Sterling fell against all of its major peers, after minutes from the Bank of England’s May 5 meeting showed two previously hawkish committee members felt the argument for higher rates was “finely balanced”, given the weakness of the real economy and uncertain outlook.
“The pound briefly rallied after the vote came in 6-3, but it soon turned negative as people focused on the growth outlook,” said Simon Smith, Chief Economist at Fx Pro. “It’s hard to see the BOE raising rates this year.”
The pound fell as much as 0.7 percent against the euro to 88.21 pence, traders said, and declined a similar amount against the dollar, trading at $1.6147 in early afternoon.
“Sterling has traded poorly for most of the session and we are still seeing some selling below £1.6150,” says CitiFXWire. “There was some bank buying ahead of the 100 day moving average, kicking in at $1.6137.”
Three month short sterling futures for December were little changed at 98.930, suggesting investors have almost totally discounted the chance of a central bank rate hike over the coming months.
Sterling’s decline comes a day after a report showing UK inflation accelerated to 4.5 percent last month, the fastest since October 2008. Bank of England governor Mervyn King said in the letter to Chancellor of the Exchequer George Osborne that inflation is being boosted by higher sales tax and energy. That saw some good interest to buy sterling yesterday.

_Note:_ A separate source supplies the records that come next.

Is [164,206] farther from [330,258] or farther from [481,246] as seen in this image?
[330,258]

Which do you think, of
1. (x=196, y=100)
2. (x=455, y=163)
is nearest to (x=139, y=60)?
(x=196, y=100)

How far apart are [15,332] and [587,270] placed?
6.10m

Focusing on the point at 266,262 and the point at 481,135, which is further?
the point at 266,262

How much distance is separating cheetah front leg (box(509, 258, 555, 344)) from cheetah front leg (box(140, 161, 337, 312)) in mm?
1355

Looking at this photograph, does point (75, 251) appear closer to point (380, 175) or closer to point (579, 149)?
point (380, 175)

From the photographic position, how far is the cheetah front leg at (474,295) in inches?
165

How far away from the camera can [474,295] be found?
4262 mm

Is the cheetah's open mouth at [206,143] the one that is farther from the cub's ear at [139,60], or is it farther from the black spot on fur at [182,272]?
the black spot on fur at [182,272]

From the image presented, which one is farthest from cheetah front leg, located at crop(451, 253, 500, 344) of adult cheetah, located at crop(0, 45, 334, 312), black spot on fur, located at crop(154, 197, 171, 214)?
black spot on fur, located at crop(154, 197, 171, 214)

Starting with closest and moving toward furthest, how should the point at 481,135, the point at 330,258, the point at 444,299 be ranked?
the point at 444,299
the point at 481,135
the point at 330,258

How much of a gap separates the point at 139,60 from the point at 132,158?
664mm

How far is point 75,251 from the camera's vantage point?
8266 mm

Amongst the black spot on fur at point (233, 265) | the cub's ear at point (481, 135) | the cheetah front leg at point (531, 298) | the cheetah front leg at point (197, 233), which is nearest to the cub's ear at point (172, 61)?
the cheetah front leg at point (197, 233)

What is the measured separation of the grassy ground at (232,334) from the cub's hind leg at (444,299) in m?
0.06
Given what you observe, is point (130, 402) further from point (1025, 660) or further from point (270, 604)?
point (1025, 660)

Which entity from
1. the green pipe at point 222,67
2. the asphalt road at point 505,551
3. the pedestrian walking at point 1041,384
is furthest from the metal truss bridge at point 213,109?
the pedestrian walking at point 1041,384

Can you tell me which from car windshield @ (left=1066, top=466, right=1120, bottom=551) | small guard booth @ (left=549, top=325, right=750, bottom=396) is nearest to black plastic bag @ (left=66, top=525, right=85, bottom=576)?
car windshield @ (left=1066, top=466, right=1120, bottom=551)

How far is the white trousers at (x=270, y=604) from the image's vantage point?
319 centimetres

Traders say that much of today’s move was a wash out of yesterday’s buying.
“I think peoples first reaction post the CPI number was to buy sterling, but it was a very short lived reaction, “ says one trader a European banks. “I think the reaction has been fairly predicable really: High inflation-no growth, not great for the pound.”
It’s an indication that concerns about growth are beginning to predominate views on the future direction of the currency.
“That inflation figure a couple of months ago would have sent sterling screaming higher,” Smith said. “That fact it hasn’t done so this time suggest real concern over how the household sector will battle through a second year with real falling incomes.”
The UK economy flat-lined in the six months to the end of the third quarter, and policy makers said they now expected lower growth in 2011 than when they published their last policy minutes in February.
“Households might have much further to adjust to the significant squeeze on real incomes. In that case growth could remain sluggish,” the BOE said.